----- SELECTED EXTRACT -----

Bava Metzia, fol. 86, col. 1.

The above seems to be a Rabbinical satire on the Talmud itself although the orthodox Jews believe that every word in it is historically true. Well, perhaps it is so; and we outsiders are ignorant, and without the means of judging.

Now we know what God does during the day, but how does He occupy Himself in the night-time? We may say He does the same as at day-time; or that during the night He rides on a swift cherub over eighteen thousand worlds; as it is said (Ps. lxviii. 17), "The chariots of God are twenty thousand," less two thousand Shinan; read not Shinan but She-einan, i.e., two thousand less than twenty thousand, therefore eighteen thousand.

Avodah Zarah, fol. 3. col. 2.

Prince Contrukos asked Rabbon Yochanan ben Zacchai how, when the detailed enumeration of the Levites amounted to twenty-two thousand three hundred (the Gershonites, 7500; the Kohathites, 8600; the Merarites, 6200, making in all 22,300), the sum total given is only twenty-two thousand, omitting the three hundred. "Was Moses, your Rabbi," he asked, "a cheat or a bad calculator?" He answered, "They were first-borns, and therefore could not be substitutes for the first-born of Israel."

Bechoroth, fol. 5, col. 1.

"And the inhabitants of Jerusalem did him honor at his death" (2 Chron. xxxii. 33). This is Hezekiah, king of Judah, at whose funeral thirty-six thousand people attended bare-shouldered, ... and upon his bier was laid a roll of the law, and it was said, "This man has fulfilled what is written in this book."

Bava Kama, fol. 17, col. 1.

Sennacherib the wicked invaded Jewry with forty-five thousand princes in golden coronets, and they had with them their wives and odalisques; also eighty thousand mighty men clad in mail and sixty thousand swordsmen ran before him, and the rest were cavalry. With a similar army they came against Abraham, and a like force is to come up with Gog and Magog. A tradition teaches that the extent of his camp was four hundred parsaes or leagues, the extent of the horses' necks were forty parsaes. The total muster of his army was two hundred and sixty myriads of thousands, less one. Abaii asked, "Less one myriad, or one thousand, or one hundred? or more literally less one?"

Sanhedrin, fol. 95, col. 2.

----- DATASET EXTRACT -----

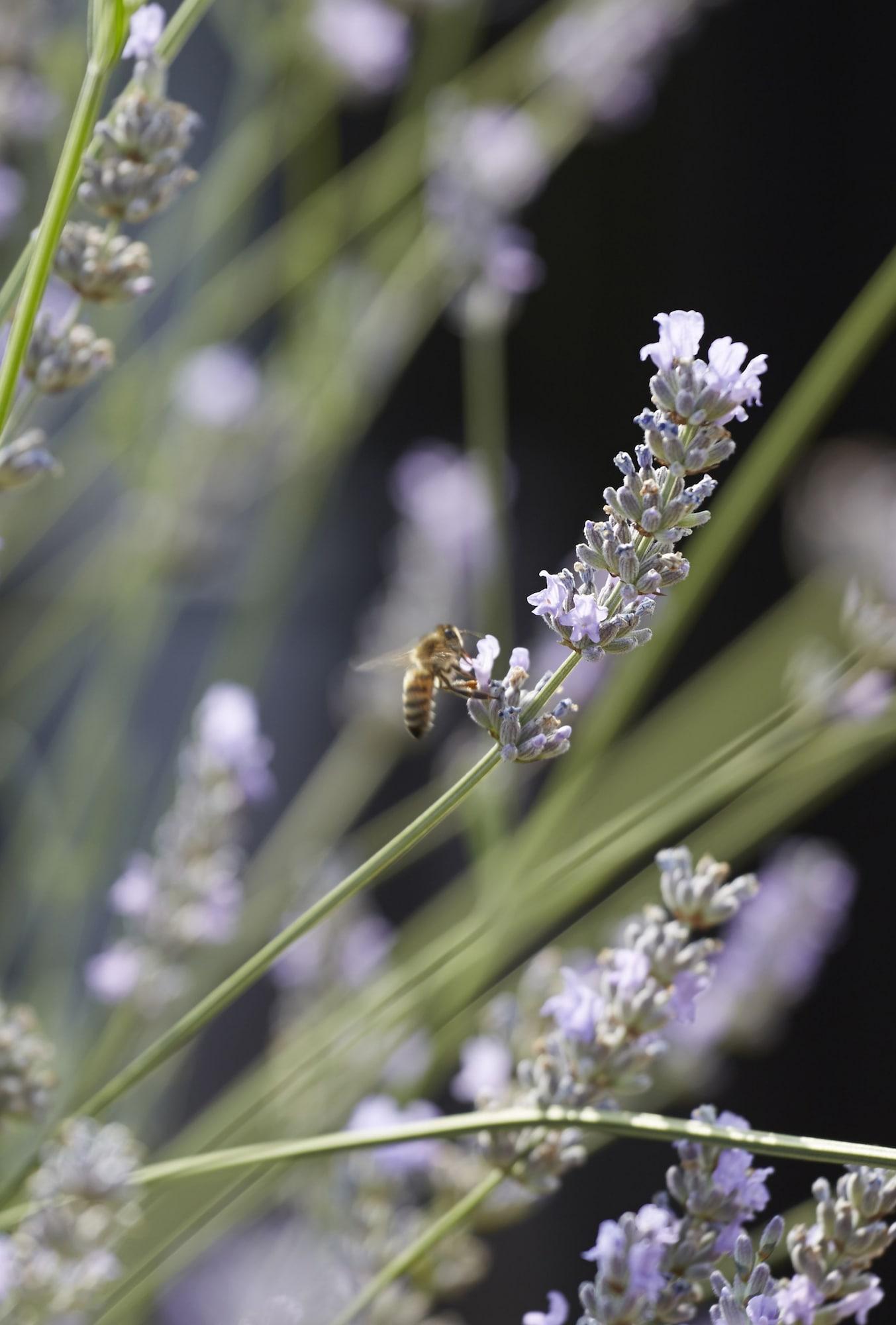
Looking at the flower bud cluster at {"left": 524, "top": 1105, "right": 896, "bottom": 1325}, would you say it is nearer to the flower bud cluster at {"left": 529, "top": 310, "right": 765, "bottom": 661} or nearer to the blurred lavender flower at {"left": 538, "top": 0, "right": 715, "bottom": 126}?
the flower bud cluster at {"left": 529, "top": 310, "right": 765, "bottom": 661}

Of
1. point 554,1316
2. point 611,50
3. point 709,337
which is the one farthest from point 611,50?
point 554,1316

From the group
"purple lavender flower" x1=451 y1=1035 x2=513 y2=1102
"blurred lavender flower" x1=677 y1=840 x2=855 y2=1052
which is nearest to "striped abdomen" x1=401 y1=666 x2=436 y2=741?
"purple lavender flower" x1=451 y1=1035 x2=513 y2=1102

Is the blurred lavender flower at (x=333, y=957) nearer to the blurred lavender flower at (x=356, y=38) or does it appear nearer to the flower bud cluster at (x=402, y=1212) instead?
the flower bud cluster at (x=402, y=1212)

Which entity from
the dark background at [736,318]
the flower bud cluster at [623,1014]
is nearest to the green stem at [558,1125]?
the flower bud cluster at [623,1014]

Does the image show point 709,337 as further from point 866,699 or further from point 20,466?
point 20,466

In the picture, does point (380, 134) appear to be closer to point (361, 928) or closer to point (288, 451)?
point (288, 451)

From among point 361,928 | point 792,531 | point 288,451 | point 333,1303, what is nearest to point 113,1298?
point 333,1303
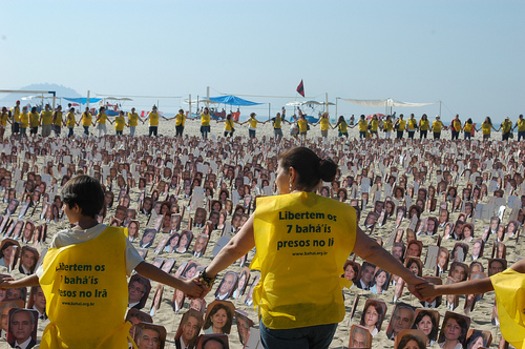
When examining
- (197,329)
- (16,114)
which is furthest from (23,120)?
(197,329)

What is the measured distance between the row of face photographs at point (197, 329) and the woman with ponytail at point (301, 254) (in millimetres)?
866

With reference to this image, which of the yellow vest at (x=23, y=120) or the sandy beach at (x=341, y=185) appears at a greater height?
the yellow vest at (x=23, y=120)

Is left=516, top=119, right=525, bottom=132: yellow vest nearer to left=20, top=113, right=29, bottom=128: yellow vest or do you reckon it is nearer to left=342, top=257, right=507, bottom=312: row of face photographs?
left=20, top=113, right=29, bottom=128: yellow vest

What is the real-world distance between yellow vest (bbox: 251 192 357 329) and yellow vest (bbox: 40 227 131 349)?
1.85 ft

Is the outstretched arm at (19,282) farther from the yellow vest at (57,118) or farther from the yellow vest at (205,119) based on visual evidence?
the yellow vest at (205,119)

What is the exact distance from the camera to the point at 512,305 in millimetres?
2834

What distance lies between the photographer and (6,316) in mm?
4387

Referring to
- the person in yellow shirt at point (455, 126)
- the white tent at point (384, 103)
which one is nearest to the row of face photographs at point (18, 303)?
the person in yellow shirt at point (455, 126)

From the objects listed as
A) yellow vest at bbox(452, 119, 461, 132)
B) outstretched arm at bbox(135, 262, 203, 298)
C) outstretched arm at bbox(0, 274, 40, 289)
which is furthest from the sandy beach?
yellow vest at bbox(452, 119, 461, 132)

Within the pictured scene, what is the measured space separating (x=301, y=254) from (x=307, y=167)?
1.14ft

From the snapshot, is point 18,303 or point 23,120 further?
point 23,120

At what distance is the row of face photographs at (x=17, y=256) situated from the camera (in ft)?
19.3

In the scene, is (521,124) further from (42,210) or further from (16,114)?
(42,210)

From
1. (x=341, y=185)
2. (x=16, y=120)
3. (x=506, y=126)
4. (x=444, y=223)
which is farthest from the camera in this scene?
(x=506, y=126)
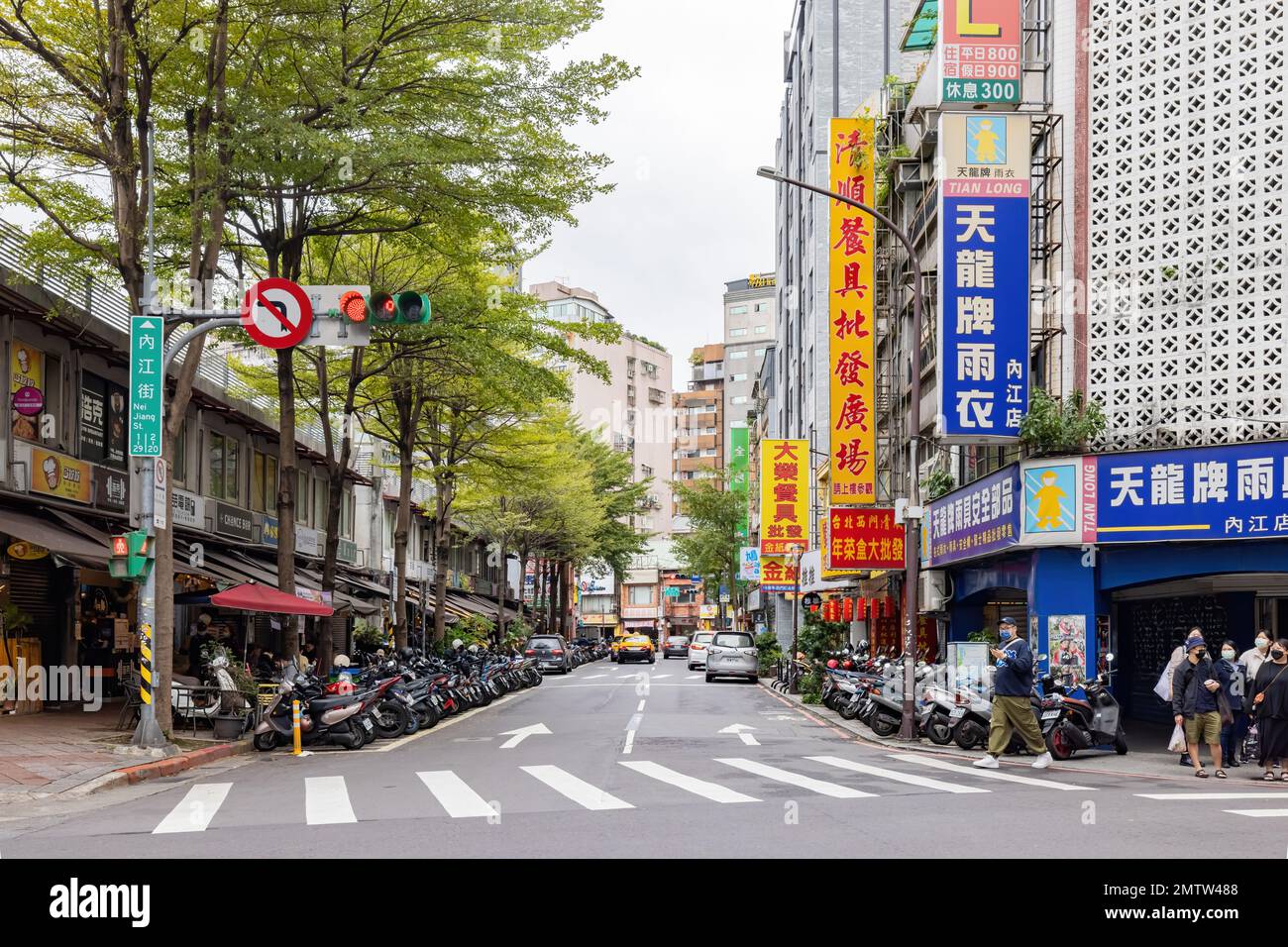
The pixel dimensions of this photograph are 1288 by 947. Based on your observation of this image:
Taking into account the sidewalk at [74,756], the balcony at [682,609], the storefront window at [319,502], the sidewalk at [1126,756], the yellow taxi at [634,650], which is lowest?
the balcony at [682,609]

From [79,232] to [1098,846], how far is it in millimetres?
20173

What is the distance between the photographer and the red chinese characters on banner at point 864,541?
3130 cm

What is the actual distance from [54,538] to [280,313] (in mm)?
7435

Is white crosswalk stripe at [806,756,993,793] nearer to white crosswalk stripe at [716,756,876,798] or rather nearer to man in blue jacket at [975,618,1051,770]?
white crosswalk stripe at [716,756,876,798]

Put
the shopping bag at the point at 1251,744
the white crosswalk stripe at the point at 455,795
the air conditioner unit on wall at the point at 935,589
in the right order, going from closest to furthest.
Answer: the white crosswalk stripe at the point at 455,795 → the shopping bag at the point at 1251,744 → the air conditioner unit on wall at the point at 935,589

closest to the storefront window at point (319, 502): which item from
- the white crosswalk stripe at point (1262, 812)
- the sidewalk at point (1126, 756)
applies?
the sidewalk at point (1126, 756)

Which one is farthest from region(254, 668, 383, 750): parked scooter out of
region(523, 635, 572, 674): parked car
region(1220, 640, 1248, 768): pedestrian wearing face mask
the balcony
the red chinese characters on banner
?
the balcony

-----

• [ACTIONS TO TAKE]:
1 > According to the Talmud excerpts, how many people attended Hezekiah's funeral bare-shouldered?
2 > Return the portion of the Talmud excerpts starting at "Bechoroth, fol. 5, col." and ending at "17, col. 1.".
The entries have no connection to the Talmud excerpts.

• [TASK-BY-TASK SOLUTIONS]:
1 > Thirty-six thousand people.

2 >
Bechoroth, fol. 5, col. 1.

"And the inhabitants of Jerusalem did him honor at his death" (2 Chron. xxxii. 33). This is Hezekiah, king of Judah, at whose funeral thirty-six thousand people attended bare-shouldered, ... and upon his bier was laid a roll of the law, and it was said, "This man has fulfilled what is written in this book."

Bava Kama, fol. 17, col. 1.